VCA’s roots in Hamburg’s activist and creative culture initially helped it connect with partners in Uganda, where shared values around inclusiveness and civic engagement supported early collaboration. Yet cultural alignment alone proved insufficient, as some technical solutions and programme designs failed to match local social norms and realities. These early misalignments revealed the limits of transferring approaches without deeper contextual understanding.
In response, VCA developed locally resonant, participatory initiatives that improved engagement and knowledge sharing within communities. While these efforts increased impact, they also intensified internal tensions about decision-making authority, autonomy of local teams, and the boundaries of organisational identity. The organisation faced overlapping pressures to scale globally while adapting locally, and to evolve its identity without losing continuity.

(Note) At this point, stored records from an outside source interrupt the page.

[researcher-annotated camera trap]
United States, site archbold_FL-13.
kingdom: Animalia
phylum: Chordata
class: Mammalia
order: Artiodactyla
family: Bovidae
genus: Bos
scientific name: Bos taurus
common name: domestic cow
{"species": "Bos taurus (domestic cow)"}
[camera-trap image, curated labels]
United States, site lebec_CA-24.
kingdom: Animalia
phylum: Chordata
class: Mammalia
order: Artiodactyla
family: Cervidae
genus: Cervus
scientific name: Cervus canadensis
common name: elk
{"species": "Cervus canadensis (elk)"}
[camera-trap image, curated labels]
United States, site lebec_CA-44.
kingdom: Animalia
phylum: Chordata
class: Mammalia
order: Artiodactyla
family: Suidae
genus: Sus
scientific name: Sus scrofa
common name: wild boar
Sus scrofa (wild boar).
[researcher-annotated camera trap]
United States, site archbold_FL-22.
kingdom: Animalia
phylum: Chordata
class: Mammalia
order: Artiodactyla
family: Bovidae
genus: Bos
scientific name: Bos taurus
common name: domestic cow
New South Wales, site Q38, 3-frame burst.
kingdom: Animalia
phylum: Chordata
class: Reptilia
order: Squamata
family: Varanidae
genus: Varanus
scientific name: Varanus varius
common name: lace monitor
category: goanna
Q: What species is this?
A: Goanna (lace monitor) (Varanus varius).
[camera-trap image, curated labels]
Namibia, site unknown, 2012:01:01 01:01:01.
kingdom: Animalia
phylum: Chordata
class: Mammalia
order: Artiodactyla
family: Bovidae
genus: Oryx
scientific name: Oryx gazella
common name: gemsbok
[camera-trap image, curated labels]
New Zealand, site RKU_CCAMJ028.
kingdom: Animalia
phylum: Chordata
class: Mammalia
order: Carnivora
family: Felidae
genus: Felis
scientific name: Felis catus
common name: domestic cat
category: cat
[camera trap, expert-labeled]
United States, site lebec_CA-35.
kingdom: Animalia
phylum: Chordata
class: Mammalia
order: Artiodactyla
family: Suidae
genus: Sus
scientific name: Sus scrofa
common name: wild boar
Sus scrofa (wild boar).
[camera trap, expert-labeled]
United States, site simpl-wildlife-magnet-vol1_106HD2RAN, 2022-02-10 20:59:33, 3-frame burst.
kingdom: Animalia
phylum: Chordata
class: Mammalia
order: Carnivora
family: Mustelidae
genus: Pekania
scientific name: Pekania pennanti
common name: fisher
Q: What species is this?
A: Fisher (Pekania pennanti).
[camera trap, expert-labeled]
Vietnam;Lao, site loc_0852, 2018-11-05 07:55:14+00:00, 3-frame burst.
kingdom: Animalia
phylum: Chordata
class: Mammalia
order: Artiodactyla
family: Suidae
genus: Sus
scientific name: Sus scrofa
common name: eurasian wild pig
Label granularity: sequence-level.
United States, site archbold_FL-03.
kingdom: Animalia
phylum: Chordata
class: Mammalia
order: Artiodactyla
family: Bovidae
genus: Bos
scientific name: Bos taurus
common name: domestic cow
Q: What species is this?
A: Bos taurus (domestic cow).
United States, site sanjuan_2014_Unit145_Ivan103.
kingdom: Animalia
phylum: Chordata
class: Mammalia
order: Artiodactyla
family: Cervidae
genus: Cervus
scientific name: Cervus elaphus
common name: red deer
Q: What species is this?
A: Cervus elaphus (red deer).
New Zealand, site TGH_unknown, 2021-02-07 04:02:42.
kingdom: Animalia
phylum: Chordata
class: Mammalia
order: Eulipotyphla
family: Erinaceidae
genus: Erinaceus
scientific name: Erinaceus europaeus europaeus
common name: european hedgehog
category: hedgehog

The study highlights how these tensions formed an interconnected dynamic rather than isolated problems, meaning that progress in one area often sharpened challenges in another. To move forward, VCA gradually stretched its organisational identity by integrating Ugandan staff into strategic roles, supporting locally driven initiatives, and allowing new expressions of its core values to emerge. At the same time, it increasingly contextualised its programmes by redesigning activities to align with local knowledge, incentives, and social practices.
Everyday changes in working routines, communication, and field practices further reinforced this shift, fostering more horizontal relationships and trust between teams in Germany and Uganda. The formal registration of the Ugandan chapter marked a significant step toward decentralised decision-making, while ongoing dialogue helped maintain shared values across the organisation.
Overall, VCA’s experience illustrates that localisation in development work cannot be separated from organisational identity work. Successfully adapting to local contexts requires NGOs to actively manage internal contradictions and continuously renegotiate who they are as organisations. Rather than offering a universal model, the case provides broader insights into how development actors can navigate complexity, decentralise responsibly, and evolve without losing coherence.